# [Problem to solve]
Please render every line below as a JSON list of strings, one string per line, with blank lines left out.

# [Information provided]
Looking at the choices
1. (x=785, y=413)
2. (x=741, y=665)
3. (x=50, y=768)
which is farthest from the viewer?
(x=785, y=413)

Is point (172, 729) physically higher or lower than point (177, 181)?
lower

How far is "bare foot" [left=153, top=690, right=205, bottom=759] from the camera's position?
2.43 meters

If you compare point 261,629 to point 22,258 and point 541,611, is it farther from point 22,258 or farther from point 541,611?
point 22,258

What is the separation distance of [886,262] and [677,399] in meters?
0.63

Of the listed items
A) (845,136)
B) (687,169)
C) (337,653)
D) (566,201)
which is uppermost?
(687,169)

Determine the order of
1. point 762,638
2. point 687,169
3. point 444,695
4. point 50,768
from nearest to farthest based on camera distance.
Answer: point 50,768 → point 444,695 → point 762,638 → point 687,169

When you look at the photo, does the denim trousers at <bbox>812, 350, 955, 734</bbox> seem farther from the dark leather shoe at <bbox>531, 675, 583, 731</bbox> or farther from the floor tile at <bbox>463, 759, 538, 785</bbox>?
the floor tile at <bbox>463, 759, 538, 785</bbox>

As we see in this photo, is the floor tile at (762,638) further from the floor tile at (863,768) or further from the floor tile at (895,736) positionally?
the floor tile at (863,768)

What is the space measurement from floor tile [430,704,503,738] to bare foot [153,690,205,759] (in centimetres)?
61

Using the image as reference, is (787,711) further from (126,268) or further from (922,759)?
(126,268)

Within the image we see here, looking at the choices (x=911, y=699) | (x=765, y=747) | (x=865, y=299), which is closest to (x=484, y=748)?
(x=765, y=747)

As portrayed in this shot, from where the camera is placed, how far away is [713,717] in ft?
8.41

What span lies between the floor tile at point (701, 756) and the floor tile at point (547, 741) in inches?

# [Exercise solution]
[
  "Looking at the choices",
  "1. (x=785, y=413)",
  "2. (x=741, y=665)",
  "3. (x=50, y=768)",
  "which is farthest from the viewer?",
  "(x=785, y=413)",
  "Is point (172, 729) physically higher or lower than point (177, 181)?",
  "lower",
  "How far is \"bare foot\" [left=153, top=690, right=205, bottom=759] from the camera's position?",
  "2.43 meters",
  "If you compare point 261,629 to point 22,258 and point 541,611, is it farther from point 22,258 or farther from point 541,611?",
  "point 22,258",
  "What is the separation distance of [886,262] and [677,399] in meters?",
  "0.63",
  "Of the listed items",
  "A) (845,136)",
  "B) (687,169)",
  "C) (337,653)",
  "D) (566,201)",
  "which is uppermost?",
  "(687,169)",
  "Determine the order of",
  "1. point 762,638",
  "2. point 687,169",
  "3. point 444,695",
  "4. point 50,768",
  "from nearest to farthest based on camera distance.",
  "Answer: point 50,768 → point 444,695 → point 762,638 → point 687,169",
  "When you look at the photo, does the denim trousers at <bbox>812, 350, 955, 734</bbox> seem farther from the dark leather shoe at <bbox>531, 675, 583, 731</bbox> or farther from the floor tile at <bbox>463, 759, 538, 785</bbox>?",
  "the floor tile at <bbox>463, 759, 538, 785</bbox>",
  "As we see in this photo, is the floor tile at (762,638) further from the floor tile at (863,768) or further from the floor tile at (895,736) positionally?",
  "the floor tile at (863,768)",
  "What is the space measurement from floor tile [430,704,503,738] to bare foot [153,690,205,759] (in centimetres)?",
  "61",
  "Using the image as reference, is (787,711) further from (126,268) or further from (922,759)?",
  "(126,268)",
  "Within the image we see here, looking at the choices (x=911, y=699) | (x=765, y=747) | (x=865, y=299), which is closest to (x=484, y=748)?",
  "(x=765, y=747)",
  "As portrayed in this shot, from where the camera is placed, how far away is [713,717] in ft?",
  "8.41",
  "What span lies between the floor tile at point (701, 756) and the floor tile at point (547, 741) in inches?"
]